Erst hinterher Akteneinsicht zu beantragen, komme häufig zu spät. Auch Andreas Wels sieht die Verantwortung nicht alleine beim Stadtrat. Es sei fraglich, ob das Ausmaß der jetzt vorgenommenen Schotterung am Ufer tatsächlich dem Stadtratsbeschluss von 2019 entspreche. Halles Bürgermeister Egbert Geier (SPD) will die Bedenken der Kritiker aufnehmen. Am vergangenen Wochenende war er auch bei einem Termin mit Umweltschützern im Amselgrund.

„Die Stadt nimmt die kritischen Hinweise ernst“, sagt er auf MZ-Anfrage. Aktuell werde im Geschäftsbereich Stadtentwicklung und Umwelt die Durchführung und die Umsetzung des vom Stadtrat verabschiedeten Baubeschlusses geprüft. Die Ergebnisse dieser Prüfung wolle man der Öffentlichkeit und dem Rat „zeitnah“ mitteilen.

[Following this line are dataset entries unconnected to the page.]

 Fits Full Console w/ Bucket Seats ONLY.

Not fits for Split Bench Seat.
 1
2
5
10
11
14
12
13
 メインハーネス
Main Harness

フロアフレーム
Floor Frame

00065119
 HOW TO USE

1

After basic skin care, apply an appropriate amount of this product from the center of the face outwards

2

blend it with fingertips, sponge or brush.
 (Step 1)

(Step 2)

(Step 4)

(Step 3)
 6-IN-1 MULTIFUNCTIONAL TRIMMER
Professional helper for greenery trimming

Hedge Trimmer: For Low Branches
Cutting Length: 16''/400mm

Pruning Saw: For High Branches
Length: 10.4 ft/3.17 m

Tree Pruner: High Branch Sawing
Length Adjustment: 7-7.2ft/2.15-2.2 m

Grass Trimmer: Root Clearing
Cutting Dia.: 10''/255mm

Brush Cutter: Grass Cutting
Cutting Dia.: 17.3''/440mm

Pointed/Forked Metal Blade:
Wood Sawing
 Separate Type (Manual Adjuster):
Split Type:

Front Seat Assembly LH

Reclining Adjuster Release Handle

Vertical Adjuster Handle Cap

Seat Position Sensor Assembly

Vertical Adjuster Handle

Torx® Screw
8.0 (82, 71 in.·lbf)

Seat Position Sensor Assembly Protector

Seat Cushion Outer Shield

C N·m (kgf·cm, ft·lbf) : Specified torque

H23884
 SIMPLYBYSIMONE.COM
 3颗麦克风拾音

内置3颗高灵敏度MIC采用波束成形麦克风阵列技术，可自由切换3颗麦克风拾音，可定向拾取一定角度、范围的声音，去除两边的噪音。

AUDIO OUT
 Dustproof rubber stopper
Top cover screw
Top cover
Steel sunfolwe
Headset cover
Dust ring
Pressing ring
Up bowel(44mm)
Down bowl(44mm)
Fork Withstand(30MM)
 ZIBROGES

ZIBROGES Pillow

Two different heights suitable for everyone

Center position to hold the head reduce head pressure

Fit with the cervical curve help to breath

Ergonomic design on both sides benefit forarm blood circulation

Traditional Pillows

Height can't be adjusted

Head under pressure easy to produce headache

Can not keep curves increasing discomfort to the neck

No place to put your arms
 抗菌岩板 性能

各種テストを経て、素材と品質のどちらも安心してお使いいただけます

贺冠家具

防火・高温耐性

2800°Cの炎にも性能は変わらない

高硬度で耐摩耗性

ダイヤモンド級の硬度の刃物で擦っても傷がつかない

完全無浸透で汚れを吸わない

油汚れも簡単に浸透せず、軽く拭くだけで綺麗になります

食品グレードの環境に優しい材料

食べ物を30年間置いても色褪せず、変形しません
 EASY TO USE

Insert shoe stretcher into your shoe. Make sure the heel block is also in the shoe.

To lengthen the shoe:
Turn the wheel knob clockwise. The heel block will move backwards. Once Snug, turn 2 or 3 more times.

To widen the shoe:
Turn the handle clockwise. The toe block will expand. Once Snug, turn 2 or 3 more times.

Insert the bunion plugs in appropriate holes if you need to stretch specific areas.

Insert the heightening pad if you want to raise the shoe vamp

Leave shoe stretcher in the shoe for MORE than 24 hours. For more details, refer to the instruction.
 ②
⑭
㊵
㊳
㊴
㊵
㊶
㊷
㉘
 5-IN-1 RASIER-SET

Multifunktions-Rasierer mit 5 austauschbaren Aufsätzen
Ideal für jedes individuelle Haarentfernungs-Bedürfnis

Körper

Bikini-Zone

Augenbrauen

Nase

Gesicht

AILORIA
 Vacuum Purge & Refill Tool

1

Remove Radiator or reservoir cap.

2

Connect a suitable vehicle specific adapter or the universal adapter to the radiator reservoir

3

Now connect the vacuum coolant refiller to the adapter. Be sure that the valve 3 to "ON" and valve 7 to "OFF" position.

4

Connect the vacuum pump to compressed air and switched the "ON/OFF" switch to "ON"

Außerdem habe der Beigeordnete für Stadtentwicklung, René Rebenstorf, ein Gesprächstermin mit Einwohnern vereinbart. Vor zwei Wochen hatten mehrere hallesche Wissenschaftler, darunter Prof. Helge Bruelheide vom Institut für Biologie und Geobotanik einen Baustopp am Saaleufer erwirkt, weil die Steine möglicherweise Naturschutzgebiet zerstören.